For insulation between the tank walls 12, 14 and the beams 22 of the support carriage 20, the guide block 40 is wood which can provide high load-bearing performance as well as insulation between the wall and the support carriage. It is preferred to consist of a laminate. One suitable material for the block is a resin-filled compressed beechwood laminate sold under the trade name "Lignostone" of the Roetzling Composite.

The support assembly 26, which permits relative motion in only one horizontal direction and which provides load support in the orthogonal direction, is provided with one of the first and second components, preferably with a corresponding groove 42. 36 is similar to the support assembly 24 except that the guide block 40 is omitted to be attached directly to the reinforcement 16 with the bracket 48 oriented to allow relative motion in the horizontal direction.

In another embodiment, the support assembly 50 partially shown in FIGS. 5 and 6 includes a guide block 54 having a support spool 52 and a groove 56 for receiving the end of the spool 52; The bracket 60 extends along the bottom of the guide block 54 below the side and substantially surrounds the guide block except for the slot 62 in the bottom wall and accommodates the relative motion of the spool 52 in the direction of the groove 56. And an expansion end 58 housed therein. In this configuration, the tensile capacity of the support assembly is not limited by the bonding strength of the guide block 54 at the root of the groove 56 which receives the spool disc. Moreover, the sleeve covers the end of the groove 56 so that the spool does not exit the groove.

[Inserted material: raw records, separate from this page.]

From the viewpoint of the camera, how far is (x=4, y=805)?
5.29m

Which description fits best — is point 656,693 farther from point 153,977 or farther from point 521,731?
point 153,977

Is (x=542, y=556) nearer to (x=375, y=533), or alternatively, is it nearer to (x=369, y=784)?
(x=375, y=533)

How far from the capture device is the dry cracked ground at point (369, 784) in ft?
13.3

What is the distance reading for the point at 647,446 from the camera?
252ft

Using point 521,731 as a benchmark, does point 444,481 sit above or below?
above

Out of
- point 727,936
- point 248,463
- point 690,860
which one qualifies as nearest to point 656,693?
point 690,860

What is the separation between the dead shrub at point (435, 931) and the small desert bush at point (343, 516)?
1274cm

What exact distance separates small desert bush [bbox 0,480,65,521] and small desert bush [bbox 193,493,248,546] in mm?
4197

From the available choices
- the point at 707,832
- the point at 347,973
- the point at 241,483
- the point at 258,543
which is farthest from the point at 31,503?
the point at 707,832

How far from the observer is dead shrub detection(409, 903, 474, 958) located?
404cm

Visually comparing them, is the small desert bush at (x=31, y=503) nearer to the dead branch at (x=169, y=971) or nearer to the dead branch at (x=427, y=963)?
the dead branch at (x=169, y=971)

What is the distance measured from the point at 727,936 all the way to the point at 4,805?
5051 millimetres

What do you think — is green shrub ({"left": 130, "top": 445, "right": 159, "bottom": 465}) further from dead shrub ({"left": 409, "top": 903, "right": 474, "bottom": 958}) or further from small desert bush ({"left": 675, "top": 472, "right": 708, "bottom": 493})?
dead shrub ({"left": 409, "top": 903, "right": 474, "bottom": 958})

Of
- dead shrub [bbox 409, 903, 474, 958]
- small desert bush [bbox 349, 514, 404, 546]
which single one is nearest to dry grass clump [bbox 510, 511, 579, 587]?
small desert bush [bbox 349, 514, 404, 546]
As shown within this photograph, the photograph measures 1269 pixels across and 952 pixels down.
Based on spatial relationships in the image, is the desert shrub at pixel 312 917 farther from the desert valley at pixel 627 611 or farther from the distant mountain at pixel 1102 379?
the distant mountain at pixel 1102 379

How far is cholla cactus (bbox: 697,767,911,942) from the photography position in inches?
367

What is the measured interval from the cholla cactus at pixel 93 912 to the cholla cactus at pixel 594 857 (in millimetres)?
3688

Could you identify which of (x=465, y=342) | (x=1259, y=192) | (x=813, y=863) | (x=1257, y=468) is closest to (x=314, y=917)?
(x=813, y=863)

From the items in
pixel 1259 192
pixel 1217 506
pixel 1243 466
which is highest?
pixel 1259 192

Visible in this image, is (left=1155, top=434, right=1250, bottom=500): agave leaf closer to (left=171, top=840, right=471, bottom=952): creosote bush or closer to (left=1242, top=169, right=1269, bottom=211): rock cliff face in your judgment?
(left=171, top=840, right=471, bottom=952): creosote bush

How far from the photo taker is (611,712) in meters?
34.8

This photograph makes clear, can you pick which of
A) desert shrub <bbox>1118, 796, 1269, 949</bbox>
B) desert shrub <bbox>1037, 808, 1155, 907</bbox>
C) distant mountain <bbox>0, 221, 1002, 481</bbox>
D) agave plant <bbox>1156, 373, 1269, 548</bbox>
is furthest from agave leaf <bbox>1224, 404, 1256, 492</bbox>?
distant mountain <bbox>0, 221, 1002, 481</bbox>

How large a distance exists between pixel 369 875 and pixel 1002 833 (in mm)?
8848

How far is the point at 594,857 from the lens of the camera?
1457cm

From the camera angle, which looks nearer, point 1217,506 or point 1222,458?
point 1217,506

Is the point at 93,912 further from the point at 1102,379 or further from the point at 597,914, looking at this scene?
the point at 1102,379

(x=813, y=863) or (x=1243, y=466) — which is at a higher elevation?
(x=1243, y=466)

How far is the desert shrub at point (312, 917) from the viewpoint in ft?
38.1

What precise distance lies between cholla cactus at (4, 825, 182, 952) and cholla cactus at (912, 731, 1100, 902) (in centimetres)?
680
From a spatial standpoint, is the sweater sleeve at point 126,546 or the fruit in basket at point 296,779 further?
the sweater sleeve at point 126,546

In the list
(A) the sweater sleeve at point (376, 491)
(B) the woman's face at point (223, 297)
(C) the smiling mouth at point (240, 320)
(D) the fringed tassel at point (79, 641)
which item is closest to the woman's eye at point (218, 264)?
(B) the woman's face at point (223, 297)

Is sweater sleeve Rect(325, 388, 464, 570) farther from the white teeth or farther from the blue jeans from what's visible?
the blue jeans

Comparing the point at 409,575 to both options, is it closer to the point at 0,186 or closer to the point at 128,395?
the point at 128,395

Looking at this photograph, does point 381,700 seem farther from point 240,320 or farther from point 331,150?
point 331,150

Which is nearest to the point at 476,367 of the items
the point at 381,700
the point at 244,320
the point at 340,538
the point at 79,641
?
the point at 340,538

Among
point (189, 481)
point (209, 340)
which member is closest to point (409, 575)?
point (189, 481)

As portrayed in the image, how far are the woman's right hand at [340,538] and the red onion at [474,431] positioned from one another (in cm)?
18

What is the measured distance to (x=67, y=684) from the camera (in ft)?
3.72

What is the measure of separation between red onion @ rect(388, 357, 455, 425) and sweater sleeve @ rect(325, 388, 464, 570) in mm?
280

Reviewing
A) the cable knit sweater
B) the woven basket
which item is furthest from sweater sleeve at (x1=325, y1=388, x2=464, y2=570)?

While the present invention has been described with respect to specific embodiments, various modifications and changes are possible by those skilled in the art to which the invention pertains, and such variations and modifications are thus included within the spirit of the invention.

Claims (9)

In a support arrangement for semi-membrane tank walls, An array of support members disposed adjacent the semi-membrane tank wall, and A plurality of support assemblies connecting the support member to the semi-membrane tank wall and allowing relative sliding movement in one or more horizontal directions between the support members while providing support for the tank wall in the vertical direction, Wherein each support assembly has a first component attached to a tank wall, a second component attached to a support member and a support structure connecting the first and second components, the first and second components in a horizontal direction. And support vertical load support for adjacent tank walls while allowing relative sliding motion between the second components. The method of claim 1, Wherein said adjacent tank wall comprises an array of stiffeners for attaching a first component of said support assembly. The method of claim 1, And the support structure comprises a load-bearing component made of a heat insulator. The method of claim 1, And the second component of each support assembly includes a bracket for receiving a portion of the support structure in horizontal sliding operation. The method of claim 4, wherein And the second component permits relative sliding motion in the orthogonal direction between the first component and the support structure while surrounding a portion of the support structure received in the sliding action. The method of claim 1, The support structure includes a groove allowing a sliding action of the first component in an orthogonal direction to a sliding action allowed between the structure and the second component, And said first component comprises an extension received in a groove of said support structure. The method of claim 1, Wherein said tank wall is oriented in a horizontal plane, said support assembly permits relative sliding motion in two orthogonal directions between said support assembly and said tank wall. The method of claim 1, Wherein the tank wall is oriented in a vertical plane and comprises a plurality of additional support assemblies allowing relative sliding motion in both the horizontal and vertical directions between the tank wall and the support member. The method of claim 8, And the plurality of additional support assemblies are connected to the tank at positions above and below the horizontal centerline of the tank.